Different mortality patterns were also observed depending on where the primary NET had occurred before it metastasized.
Table 1. Five- and 10-Year Mortality by Primary NET Site | ||
Primary NET Site | 5-Year Mortality Rate | 10-Year Mortality Rate |
Bronchopulmonary NET | 36.4% | 42.7% |
Pancreatic NET | 34.8% | 48.4% |
Colonic NET | 21.4% | 26.6% |
For nonmetastatic NETs, the cumulative incidence of cancer-specific death was actually lower than death caused by noncancer causes. For example, for nonmetastatic gastric NETs, 10.4% of patients had died of a noncancer-related cause compared with only 5.8% of patients who died of a cancer-specific death. At 10 years, 18.9% of patients with a nonmetastatic gastric NET had died of a noncancer-related cause compared with 9% of those who died of a cancer-specific cause.
“The same was observed for nonmetastatic small intestine NETs,” Hallet and colleagues report. At 5 years, 13% had died of a noncancer-related cause compared with 4.7% of those who had died of a cancer-specific cause. At 10 years, 22.4% of those with a nonmetastatic small intestine NET had died of a noncancer-related cause compared with 8.6% of those who had died of a cancer-specific cause.

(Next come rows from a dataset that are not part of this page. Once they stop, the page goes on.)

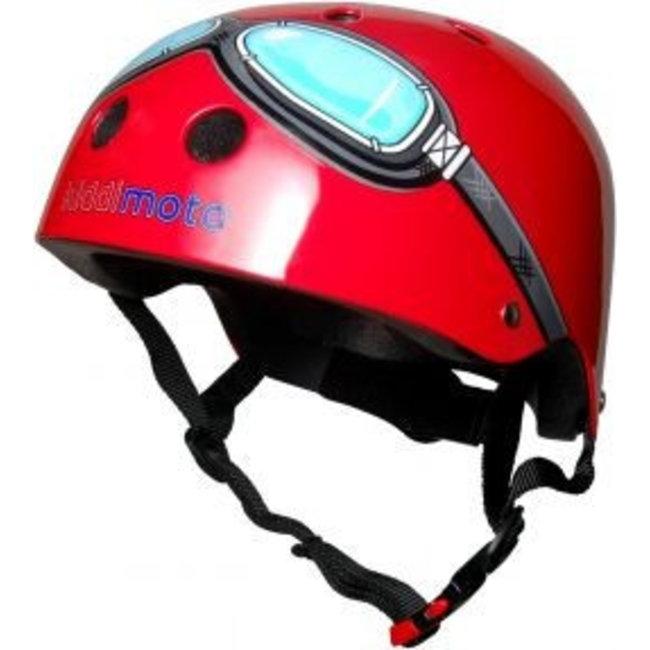Skate- & fietshelm rood met bril   Kiddimoto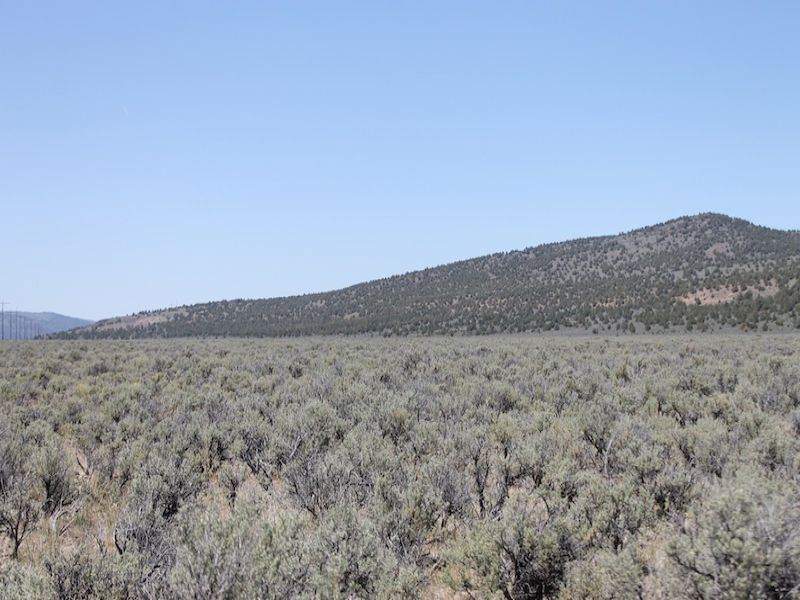 36 Acre Ranch Northern California : Termo : Lassen County : California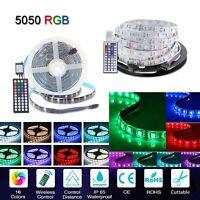 5m 10m 20m Wasserdicht RGB LED Stripe Streifen Leiste Band Leuchte Lichterkette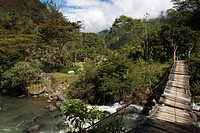 Old bridge over the river Irubi, Irubi county, province Imbabura, Ecuador
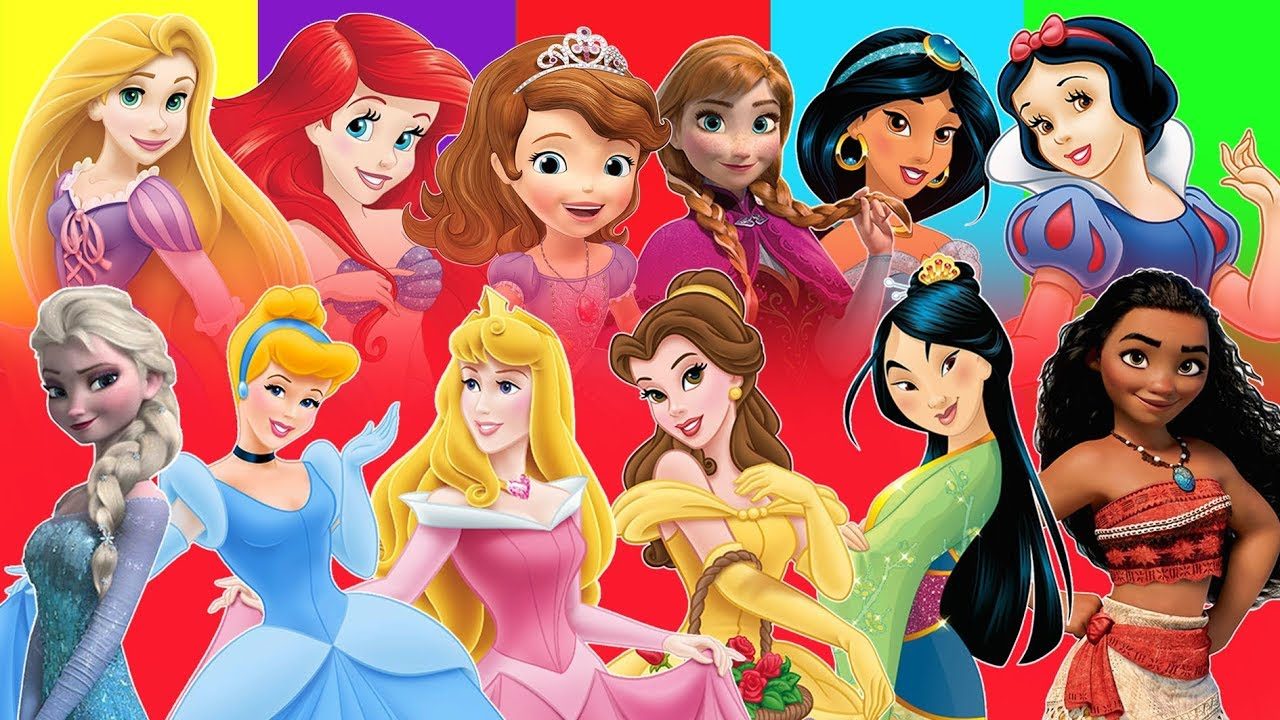 Counting 1-50 with Famous Princess of the World ...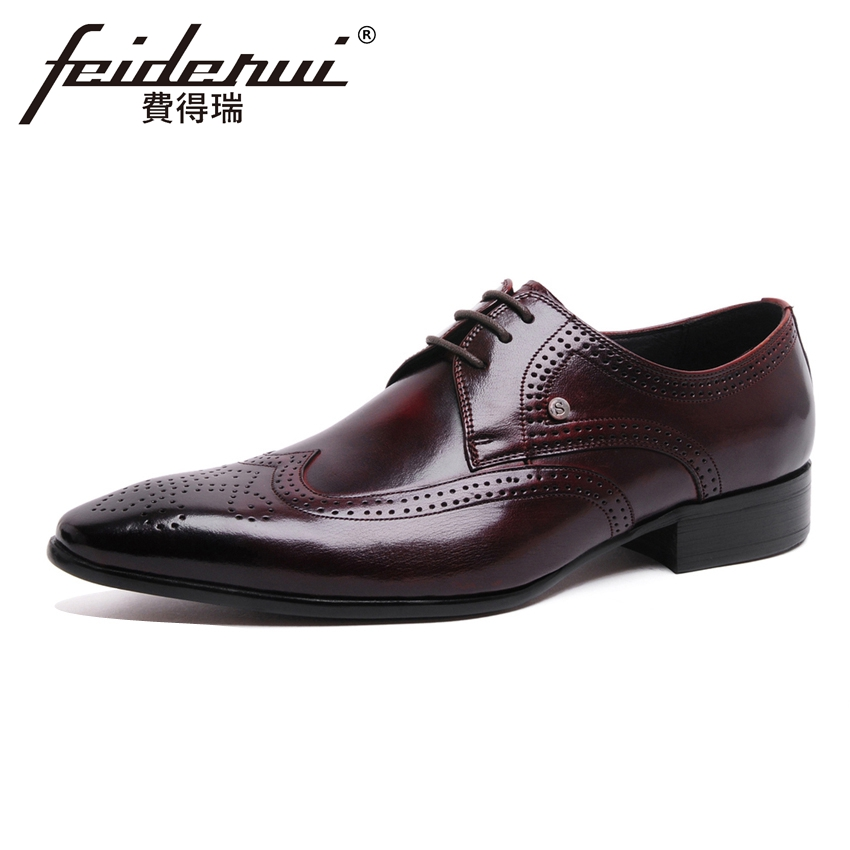 Italian Genuine Leather Men's Handmade Carved Oxfords Vintage Pointed Toe Derby Man Formal Dress Wedding Brogue Shoes YMX179 цена и фото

The same pattern was seen for patients with both nonmetastatic colonic and rectal NETs.
Table 2. Colonic vs Rectal NETs: Noncancer- and Cancer-Related Mortality | ||||
| Noncancer-Related | Cancer-Specific | ||
| 5-year mortality rate | 10-year mortality rate | 5-year mortality rate | 10-year mortality rate |
Colonic NET | 6.4% | 11.4% | 4.1% | 5.9% |
Rectal NET | 2.7% | 6.6% | 7.4% | 9.3% |
Hallet has disclosed speaking honoraria from Ipsen Biopharmaceuticals and Novartis Oncology, as well as travel support from the Baxter Corporation. Goldner has disclosed grant or research support from Roche Laboratories and Siemens Medical Solutions Diagnostics.